Each record is to be printed again precisely as it reads.

[start of DATA RECORDS]

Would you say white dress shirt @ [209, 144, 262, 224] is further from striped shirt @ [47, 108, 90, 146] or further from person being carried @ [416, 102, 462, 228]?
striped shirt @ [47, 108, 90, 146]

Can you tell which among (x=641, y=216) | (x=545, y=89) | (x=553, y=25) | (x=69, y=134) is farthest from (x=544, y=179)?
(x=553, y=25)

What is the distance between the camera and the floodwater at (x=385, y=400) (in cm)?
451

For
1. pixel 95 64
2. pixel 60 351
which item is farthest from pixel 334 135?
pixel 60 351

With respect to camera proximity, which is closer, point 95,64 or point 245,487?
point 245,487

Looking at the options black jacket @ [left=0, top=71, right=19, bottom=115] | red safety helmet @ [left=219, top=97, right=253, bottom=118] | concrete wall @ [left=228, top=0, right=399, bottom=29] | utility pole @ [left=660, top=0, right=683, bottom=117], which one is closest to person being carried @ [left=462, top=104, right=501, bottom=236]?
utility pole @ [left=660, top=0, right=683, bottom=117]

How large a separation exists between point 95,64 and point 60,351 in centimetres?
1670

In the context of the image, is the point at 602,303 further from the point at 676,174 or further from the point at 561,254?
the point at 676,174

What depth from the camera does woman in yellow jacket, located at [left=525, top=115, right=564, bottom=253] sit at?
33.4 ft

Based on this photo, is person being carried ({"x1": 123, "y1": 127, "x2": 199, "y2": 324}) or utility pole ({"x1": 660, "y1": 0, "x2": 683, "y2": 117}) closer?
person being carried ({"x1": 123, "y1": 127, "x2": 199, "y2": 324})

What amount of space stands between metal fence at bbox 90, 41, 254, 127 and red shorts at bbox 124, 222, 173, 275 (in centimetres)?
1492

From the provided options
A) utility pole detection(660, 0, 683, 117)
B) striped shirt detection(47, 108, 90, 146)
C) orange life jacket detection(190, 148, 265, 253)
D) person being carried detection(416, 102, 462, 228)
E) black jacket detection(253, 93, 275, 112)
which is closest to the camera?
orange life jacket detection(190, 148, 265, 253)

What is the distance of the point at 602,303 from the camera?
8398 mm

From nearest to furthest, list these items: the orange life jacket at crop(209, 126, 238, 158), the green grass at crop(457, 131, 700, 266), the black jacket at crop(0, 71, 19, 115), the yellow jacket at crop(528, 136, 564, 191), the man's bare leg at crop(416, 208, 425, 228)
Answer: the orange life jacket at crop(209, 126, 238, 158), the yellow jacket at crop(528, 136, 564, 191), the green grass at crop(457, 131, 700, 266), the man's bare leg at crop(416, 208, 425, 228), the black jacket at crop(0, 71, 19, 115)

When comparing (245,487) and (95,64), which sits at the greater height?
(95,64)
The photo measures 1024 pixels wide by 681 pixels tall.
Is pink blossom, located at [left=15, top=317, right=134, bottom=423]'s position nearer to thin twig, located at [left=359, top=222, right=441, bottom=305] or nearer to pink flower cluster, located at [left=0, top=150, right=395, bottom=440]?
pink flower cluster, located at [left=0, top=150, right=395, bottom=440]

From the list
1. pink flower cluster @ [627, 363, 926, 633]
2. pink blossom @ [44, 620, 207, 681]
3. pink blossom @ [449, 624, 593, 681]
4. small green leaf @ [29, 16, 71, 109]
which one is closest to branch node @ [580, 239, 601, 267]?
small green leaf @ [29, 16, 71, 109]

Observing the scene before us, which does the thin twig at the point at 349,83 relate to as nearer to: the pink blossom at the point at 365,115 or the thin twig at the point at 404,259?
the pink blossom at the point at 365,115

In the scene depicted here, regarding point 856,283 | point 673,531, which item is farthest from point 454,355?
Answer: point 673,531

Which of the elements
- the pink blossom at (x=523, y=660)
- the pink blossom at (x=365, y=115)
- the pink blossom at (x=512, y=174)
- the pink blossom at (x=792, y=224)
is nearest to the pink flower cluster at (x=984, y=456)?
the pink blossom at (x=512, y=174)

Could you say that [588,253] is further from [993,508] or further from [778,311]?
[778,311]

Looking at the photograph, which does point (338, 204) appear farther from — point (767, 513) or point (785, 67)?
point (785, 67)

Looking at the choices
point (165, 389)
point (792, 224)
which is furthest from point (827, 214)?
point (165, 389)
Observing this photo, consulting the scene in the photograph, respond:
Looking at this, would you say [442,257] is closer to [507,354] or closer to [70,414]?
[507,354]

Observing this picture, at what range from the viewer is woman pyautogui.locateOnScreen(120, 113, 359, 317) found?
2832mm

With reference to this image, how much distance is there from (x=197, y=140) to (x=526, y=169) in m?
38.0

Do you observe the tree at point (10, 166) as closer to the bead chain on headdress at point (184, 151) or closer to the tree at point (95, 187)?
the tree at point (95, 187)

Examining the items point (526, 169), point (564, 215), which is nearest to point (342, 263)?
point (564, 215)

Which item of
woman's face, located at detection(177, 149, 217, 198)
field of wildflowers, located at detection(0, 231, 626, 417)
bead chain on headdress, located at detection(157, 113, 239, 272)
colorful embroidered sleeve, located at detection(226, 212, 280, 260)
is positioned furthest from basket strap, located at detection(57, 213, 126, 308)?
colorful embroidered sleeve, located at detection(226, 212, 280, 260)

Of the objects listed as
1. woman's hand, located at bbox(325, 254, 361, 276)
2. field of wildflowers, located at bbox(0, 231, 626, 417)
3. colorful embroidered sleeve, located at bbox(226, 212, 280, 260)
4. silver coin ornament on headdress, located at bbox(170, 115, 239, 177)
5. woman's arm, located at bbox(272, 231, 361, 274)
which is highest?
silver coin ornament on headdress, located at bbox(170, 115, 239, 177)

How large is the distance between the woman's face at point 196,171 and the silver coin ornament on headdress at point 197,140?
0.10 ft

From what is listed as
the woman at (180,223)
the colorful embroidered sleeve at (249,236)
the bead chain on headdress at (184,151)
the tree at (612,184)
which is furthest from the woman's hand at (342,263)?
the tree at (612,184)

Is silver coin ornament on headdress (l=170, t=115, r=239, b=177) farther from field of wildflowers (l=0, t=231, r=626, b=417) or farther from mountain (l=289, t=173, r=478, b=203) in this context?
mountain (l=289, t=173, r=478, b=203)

[end of DATA RECORDS]

[RESPONSE]:
Would you say white dress shirt @ [209, 144, 262, 224] is further from striped shirt @ [47, 108, 90, 146] or further from person being carried @ [416, 102, 462, 228]?
striped shirt @ [47, 108, 90, 146]

Can you tell which among (x=641, y=216) | (x=545, y=89) | (x=553, y=25) | (x=69, y=134) is farthest from (x=544, y=179)?
(x=553, y=25)

What is the distance between the camera and the floodwater at (x=385, y=400) (in cm)?
451

For
1. pixel 95 64
2. pixel 60 351
which item is farthest from pixel 334 135?
pixel 60 351

With respect to camera proximity, which is closer, point 95,64 or point 245,487?
point 245,487

Looking at the options black jacket @ [left=0, top=71, right=19, bottom=115] | red safety helmet @ [left=219, top=97, right=253, bottom=118] | concrete wall @ [left=228, top=0, right=399, bottom=29] | utility pole @ [left=660, top=0, right=683, bottom=117], which one is closest to person being carried @ [left=462, top=104, right=501, bottom=236]?
utility pole @ [left=660, top=0, right=683, bottom=117]

How large a separation exists between point 95,64 and point 60,351 in centimetres?
1670

In the context of the image, is the point at 602,303 further from the point at 676,174 or further from the point at 561,254?
the point at 676,174

What depth from the camera does woman in yellow jacket, located at [left=525, top=115, right=564, bottom=253] sit at?
33.4 ft

Based on this photo, is person being carried ({"x1": 123, "y1": 127, "x2": 199, "y2": 324}) or utility pole ({"x1": 660, "y1": 0, "x2": 683, "y2": 117}) closer?
person being carried ({"x1": 123, "y1": 127, "x2": 199, "y2": 324})

What amount of space stands between metal fence at bbox 90, 41, 254, 127 and red shorts at bbox 124, 222, 173, 275 (in centimetres)?
1492

From the provided options
A) utility pole detection(660, 0, 683, 117)
B) striped shirt detection(47, 108, 90, 146)
C) orange life jacket detection(190, 148, 265, 253)
D) person being carried detection(416, 102, 462, 228)
E) black jacket detection(253, 93, 275, 112)
which is closest to the camera?
orange life jacket detection(190, 148, 265, 253)

What is the distance of the point at 602,303 from the camera?
8398 mm

From nearest to furthest, list these items: the orange life jacket at crop(209, 126, 238, 158), the green grass at crop(457, 131, 700, 266), the black jacket at crop(0, 71, 19, 115), the yellow jacket at crop(528, 136, 564, 191), the man's bare leg at crop(416, 208, 425, 228)
Answer: the orange life jacket at crop(209, 126, 238, 158), the yellow jacket at crop(528, 136, 564, 191), the green grass at crop(457, 131, 700, 266), the man's bare leg at crop(416, 208, 425, 228), the black jacket at crop(0, 71, 19, 115)

When comparing (245,487) and (95,64), which sits at the greater height?
(95,64)
The photo measures 1024 pixels wide by 681 pixels tall.
Is pink blossom, located at [left=15, top=317, right=134, bottom=423]'s position nearer to thin twig, located at [left=359, top=222, right=441, bottom=305] or nearer to pink flower cluster, located at [left=0, top=150, right=395, bottom=440]?
pink flower cluster, located at [left=0, top=150, right=395, bottom=440]

From the list
1. pink flower cluster @ [627, 363, 926, 633]
2. pink blossom @ [44, 620, 207, 681]
3. pink blossom @ [449, 624, 593, 681]
4. small green leaf @ [29, 16, 71, 109]
which one is closest to branch node @ [580, 239, 601, 267]?
small green leaf @ [29, 16, 71, 109]

Observing the scene before us, which does the thin twig at the point at 349,83 relate to as nearer to: the pink blossom at the point at 365,115 or the thin twig at the point at 404,259?
the pink blossom at the point at 365,115

In the scene depicted here, regarding point 856,283 | point 673,531, which item is farthest from point 454,355?
Answer: point 673,531

Which of the elements
- the pink blossom at (x=523, y=660)
- the pink blossom at (x=365, y=115)
- the pink blossom at (x=512, y=174)
- the pink blossom at (x=792, y=224)
is nearest to the pink flower cluster at (x=984, y=456)?
the pink blossom at (x=512, y=174)

Could you say that [588,253] is further from [993,508] or further from [778,311]?
[778,311]

Looking at the photograph, which does point (338, 204) appear farther from — point (767, 513) or point (785, 67)?
point (785, 67)

Looking at the choices
point (165, 389)
point (792, 224)
which is furthest from point (827, 214)?
point (165, 389)
Observing this photo, consulting the scene in the photograph, respond:
Looking at this, would you say [442,257] is closer to [507,354] or closer to [70,414]?
[507,354]

Observing this picture, at what range from the viewer is woman pyautogui.locateOnScreen(120, 113, 359, 317) found?
2832mm

With reference to this image, how much distance is there from (x=197, y=140) to (x=526, y=169) in m?
38.0

Do you observe the tree at point (10, 166) as closer to the bead chain on headdress at point (184, 151) or closer to the tree at point (95, 187)?
the tree at point (95, 187)

Examining the items point (526, 169), point (564, 215), which is nearest to point (342, 263)?
point (564, 215)

Which item of
woman's face, located at detection(177, 149, 217, 198)
field of wildflowers, located at detection(0, 231, 626, 417)
bead chain on headdress, located at detection(157, 113, 239, 272)
colorful embroidered sleeve, located at detection(226, 212, 280, 260)
is positioned furthest from basket strap, located at detection(57, 213, 126, 308)?
colorful embroidered sleeve, located at detection(226, 212, 280, 260)

Of the objects listed as
1. woman's hand, located at bbox(325, 254, 361, 276)
2. field of wildflowers, located at bbox(0, 231, 626, 417)
3. colorful embroidered sleeve, located at bbox(226, 212, 280, 260)
4. silver coin ornament on headdress, located at bbox(170, 115, 239, 177)
5. woman's arm, located at bbox(272, 231, 361, 274)
which is highest?
silver coin ornament on headdress, located at bbox(170, 115, 239, 177)

How large is the distance between the woman's face at point 196,171 and the silver coin ornament on headdress at point 197,140?
0.10 ft

From what is listed as
the woman at (180,223)
the colorful embroidered sleeve at (249,236)
the bead chain on headdress at (184,151)
the tree at (612,184)
which is furthest from the woman's hand at (342,263)?
the tree at (612,184)

Is silver coin ornament on headdress (l=170, t=115, r=239, b=177) farther from field of wildflowers (l=0, t=231, r=626, b=417) or farther from mountain (l=289, t=173, r=478, b=203) in this context?
mountain (l=289, t=173, r=478, b=203)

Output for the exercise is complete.